I didn’t have cable as a kid; I had books.  I didn’t have a TV in my room; I had the library less than two blocks away.  It didn’t matter that we couldn’t afford vacations to far off places because I could go there in my mind.  Pages were like my wings, rocketing me towards new and fantastic horizons.  My parents couldn’t give me designer clothes or name brand shoes.  They gave me Jean M. Auel, Jack London, L.M. Montgomery, Louis L’Amour, Piers Anthony, and Jane Austen.  They gave me hours and days of uninterrupted reading time.  I still remember mom peeking in on me, sprawled out in bed, pouring over a book, completely lost to the world around me, asking if I needed anything. 

Looking back now, and knowing what I do about how much it costs to raise a child (nonetheless three), I really couldn’t have asked for more.


We made more than just meals from small staples.  We made worlds out of our love and support of one another.  My parents gave us the belief in where our minds could take us.  And we made do.


Thank you for visiting this blog and please, this holiday season, remember the hardworking families of our community that still struggle.

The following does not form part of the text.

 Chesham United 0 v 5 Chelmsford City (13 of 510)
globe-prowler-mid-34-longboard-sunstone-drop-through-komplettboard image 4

http://www.foodbanklarimer.org/
http://salvationarmyfortcollins.org/


5 comments:

Dean K Miller said...

Wonderful sentiments, Sarah. A life well lived isn't always the one with the most stuff. Congrat to your parents for their steadfast love and hard work. You are lucky to have them.

Patricia Stoltey said...

This is my story, too, Sarah, except I was a farm kid in Illinois and my dad was a tenant farmer at the time. With our own livestock and garden, and with the rest of the farm community just like us, I had no idea we weren't rich. The big scares came with things like tornadoes ripping through fields, torrential rains during harvest time, and hordes of army worms making their way from field to field, eating everything in their path. And all that time, I was happy with my books.

April Moore said...

This was very much like us too. We had the b&w generic products, went on very few vacations (except to visit family) and made do a lot. But I don't ever remember feeling deprived of anything, despite many lean years. I don't think I would have had it any other way. Thanks for the beautiful post.

M. K. Theodoratus said...

Yeah, it's time to dump your change into the SA kettles.

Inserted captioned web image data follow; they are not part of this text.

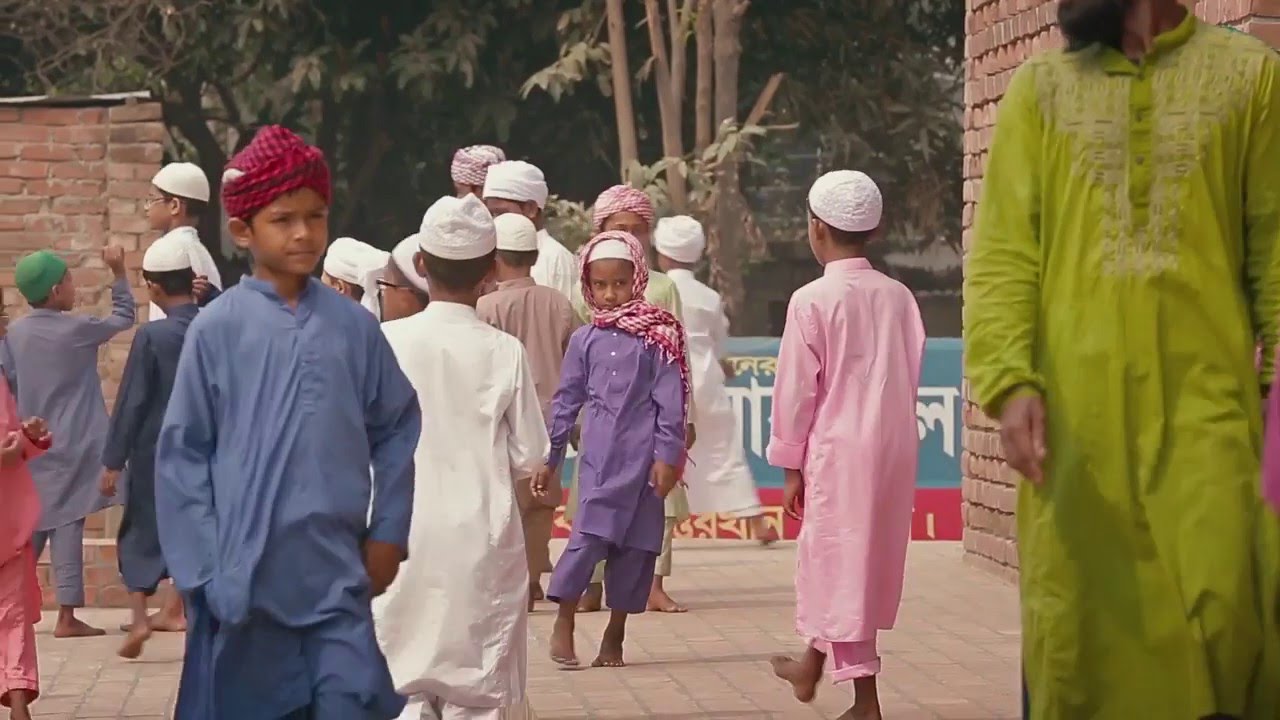 Bait Ur Rouf Mosque - Bangladesh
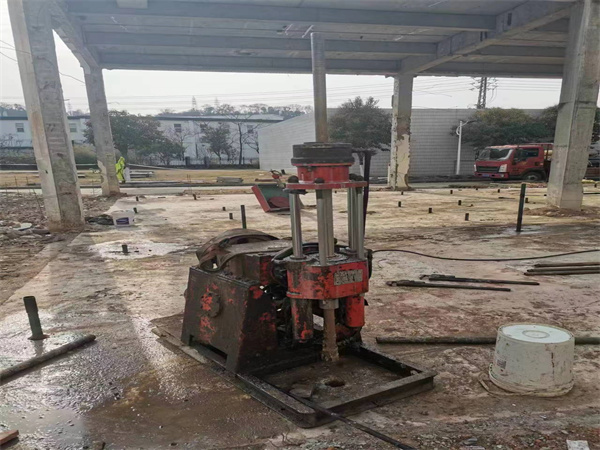 舒城袖阀管小导管注浆加固施工工艺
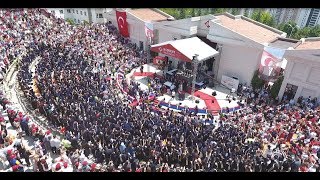 Başkent Üniversitesi 20182019 Akademik Yılı Mezuniyet Töreni [upl. by Tifanie]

I grew up in much the same kind of boat as the rest of you, with my parents doing the best with the resources at hand.

Have never been able to figure out all the fuss about the desirability of designer labels, a closet full of shoes ... and other stuff. Even as a kid.

Then, when I started working as a domestic, I quickly saw that having money didn't make you happy. In a way, my employers were more miserable than the poorest in the barrio.

Shirley Drew said...

Wonderful post, Sarah. It IS important to remember that we are fortunate...and that others are not always as fortunate. And then DO something about it. Thanks for the links.